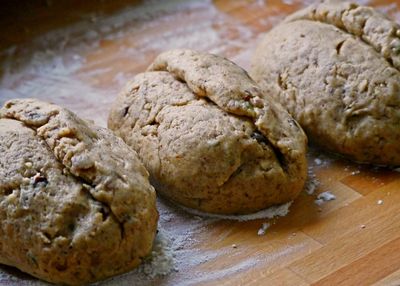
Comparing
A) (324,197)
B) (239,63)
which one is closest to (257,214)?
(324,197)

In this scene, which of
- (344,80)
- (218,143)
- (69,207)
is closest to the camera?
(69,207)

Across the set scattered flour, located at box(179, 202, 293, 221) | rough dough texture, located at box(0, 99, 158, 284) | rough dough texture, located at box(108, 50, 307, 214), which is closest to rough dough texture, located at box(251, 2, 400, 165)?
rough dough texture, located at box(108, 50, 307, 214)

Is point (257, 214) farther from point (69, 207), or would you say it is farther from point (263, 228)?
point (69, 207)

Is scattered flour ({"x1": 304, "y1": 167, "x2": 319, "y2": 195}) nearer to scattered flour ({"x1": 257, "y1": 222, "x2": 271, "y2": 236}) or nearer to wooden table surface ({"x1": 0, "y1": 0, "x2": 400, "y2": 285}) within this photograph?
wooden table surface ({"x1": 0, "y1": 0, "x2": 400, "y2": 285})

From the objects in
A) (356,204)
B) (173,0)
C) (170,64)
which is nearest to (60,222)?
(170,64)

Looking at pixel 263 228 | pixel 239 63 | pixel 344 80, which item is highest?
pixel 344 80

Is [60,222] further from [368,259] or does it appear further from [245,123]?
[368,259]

---

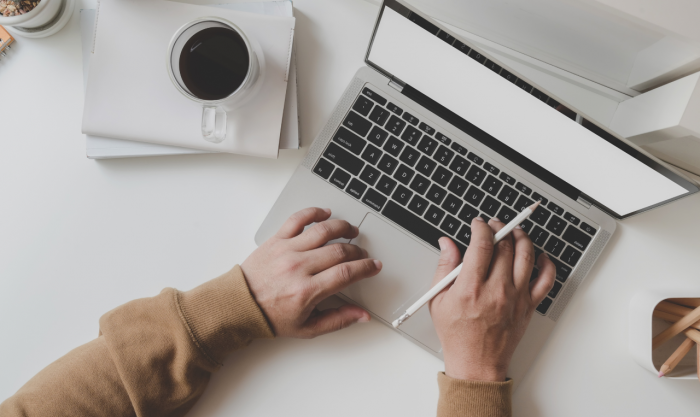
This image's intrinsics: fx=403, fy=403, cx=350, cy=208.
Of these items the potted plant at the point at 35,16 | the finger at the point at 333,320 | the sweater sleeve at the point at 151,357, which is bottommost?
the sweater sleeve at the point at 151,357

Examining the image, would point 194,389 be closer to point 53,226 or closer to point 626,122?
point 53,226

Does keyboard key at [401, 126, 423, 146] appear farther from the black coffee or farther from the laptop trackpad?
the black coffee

---

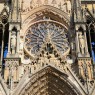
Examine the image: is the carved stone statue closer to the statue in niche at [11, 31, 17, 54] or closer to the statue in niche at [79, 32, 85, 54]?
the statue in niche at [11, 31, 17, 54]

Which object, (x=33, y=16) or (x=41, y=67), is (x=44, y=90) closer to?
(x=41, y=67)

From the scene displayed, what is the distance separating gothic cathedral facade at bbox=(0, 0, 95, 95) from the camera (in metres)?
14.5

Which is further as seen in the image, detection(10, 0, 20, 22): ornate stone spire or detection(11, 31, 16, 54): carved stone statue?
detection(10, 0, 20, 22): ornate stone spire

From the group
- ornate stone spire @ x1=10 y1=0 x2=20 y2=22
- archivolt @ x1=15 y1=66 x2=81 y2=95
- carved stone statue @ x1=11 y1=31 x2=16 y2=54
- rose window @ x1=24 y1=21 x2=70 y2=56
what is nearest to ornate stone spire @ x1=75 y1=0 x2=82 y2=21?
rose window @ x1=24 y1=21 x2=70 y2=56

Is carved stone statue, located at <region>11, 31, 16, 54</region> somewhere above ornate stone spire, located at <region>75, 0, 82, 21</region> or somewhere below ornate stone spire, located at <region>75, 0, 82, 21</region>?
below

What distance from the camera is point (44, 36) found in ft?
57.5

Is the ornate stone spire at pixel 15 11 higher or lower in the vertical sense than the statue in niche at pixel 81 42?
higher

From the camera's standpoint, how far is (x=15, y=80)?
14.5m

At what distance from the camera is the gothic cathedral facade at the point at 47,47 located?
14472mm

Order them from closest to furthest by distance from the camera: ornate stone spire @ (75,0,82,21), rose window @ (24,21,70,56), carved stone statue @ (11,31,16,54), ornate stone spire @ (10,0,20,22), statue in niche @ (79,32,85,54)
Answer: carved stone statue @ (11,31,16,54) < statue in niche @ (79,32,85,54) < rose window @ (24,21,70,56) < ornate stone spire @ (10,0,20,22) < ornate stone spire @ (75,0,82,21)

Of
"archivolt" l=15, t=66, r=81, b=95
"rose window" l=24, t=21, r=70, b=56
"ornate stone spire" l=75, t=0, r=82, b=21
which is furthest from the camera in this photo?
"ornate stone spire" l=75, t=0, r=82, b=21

■ WRITTEN PROBLEM: How many lines in the records above contain the word "closest", matching case? Reply with the number only.

■ ANSWER TO THE PROBLEM: 4